Manhattan plot for the meta-analysis.

The horizontal red line represents the genome-wide significance threshold (α = 5 × 10−8). The horizontal blue line represents the suggestive significance threshold (α = 10−6).

Table 1

Genome-wide significant risk loci for pancreatic cancer in the meta-analysis of three Japanese GWASs.

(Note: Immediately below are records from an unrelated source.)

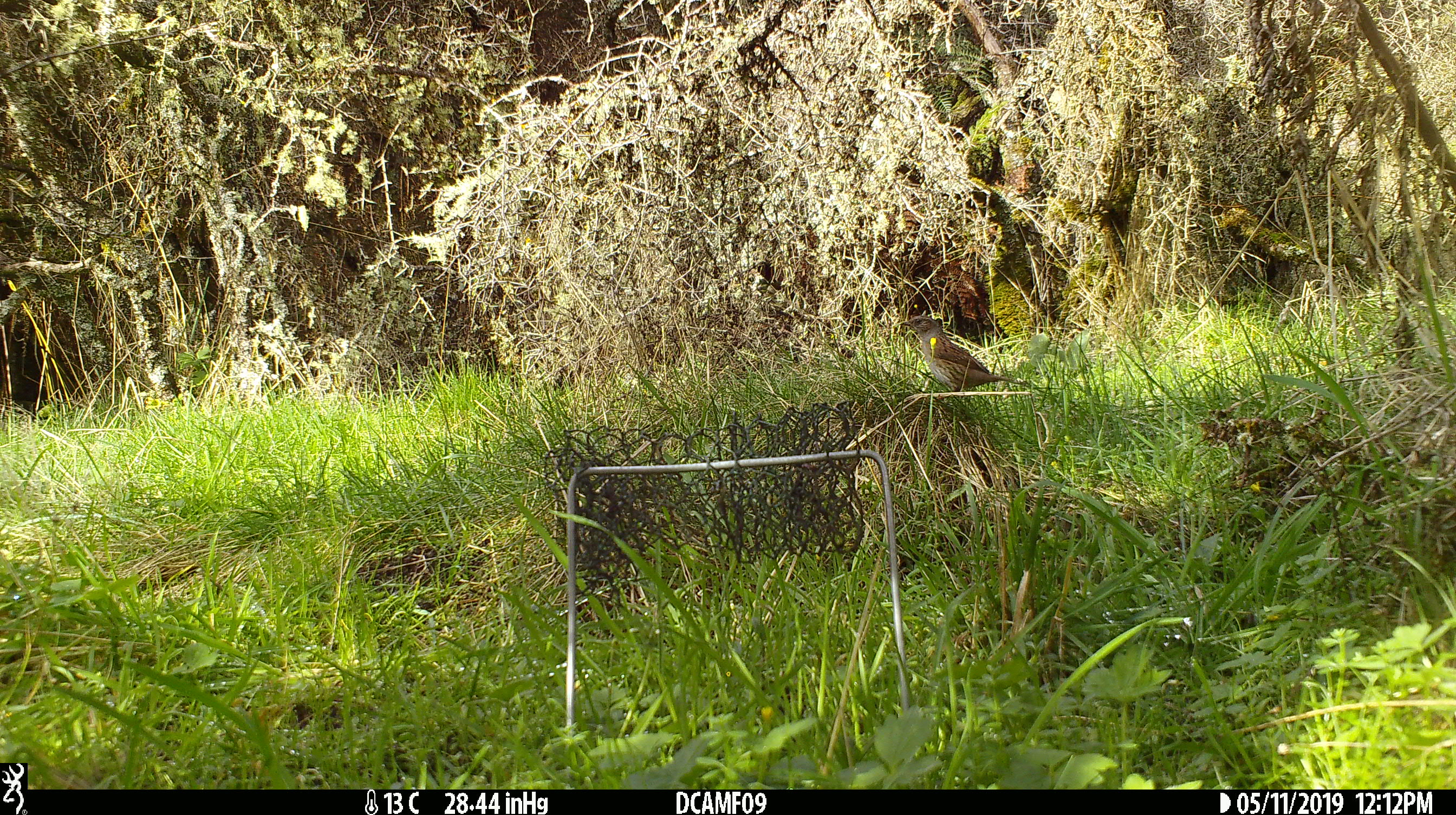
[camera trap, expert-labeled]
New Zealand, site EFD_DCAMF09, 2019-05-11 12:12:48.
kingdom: Animalia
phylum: Chordata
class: Aves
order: Passeriformes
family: Prunellidae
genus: Prunella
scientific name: Prunella modularis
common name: dunnock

SNP	Locus	Chr	Position	Gene	Alleles		Study	r2	RAF		OR (95% CI)	P value	I2	HetP value
					Risk	Non-risk			Case	Control
rs147905965	13q12.2	13	28474234	PLUT	AT	A	JaPAN	0.987	0.237	0.194	1.30 (1.14–1.47)	6.09 × 10−5
							NCC	0.941	0.242	0.184	1.47 (1.21–1.78)	1.21 × 10−4
							BBJ	0.987	0.220	0.187	1.18 (1.00–1.39)	0.051
							Meta-analysis				1.29 (1.18–1.41)	1.66 × 10−8	28.3	0.248
rs9543325	13q22.1	13	73916628	KLF5, LINC00392	C	T	JaPAN	0.999	0.555	0.495	1.28 (1.15–1.42)	6.01 × 10−6
							NCC	1.000	0.570	0.504	1.30 (1.12–1.52)	6.72 × 10−4
							BBJ	0.999	0.541	0.519	1.12 (0.98–1.29)	0.093
							Meta-analysis				1.24 (1.15–1.33)	1.38 × 10−8	24.9	0.264
rs78193826	16p12.3	16	20328666	GP2	T	C	JaPAN	0.999	0.111	0.076	1.56 (1.31–1.87)	8.67 × 10−7
							NCC	0.941	0.098	0.068	1.56 (1.17–2.09)	0.003
							BBJ	1.000	0.095	0.075	1.26 (0.99–1.59)	0.055
							Meta-analysis				1.46 (1.29–1.66)	4.28 × 10−9	14.5	0.310

OR values represent the increased risk of pancreatic cancer per risk allele copy for each SNP. r2 values indicate quality of imputation metric.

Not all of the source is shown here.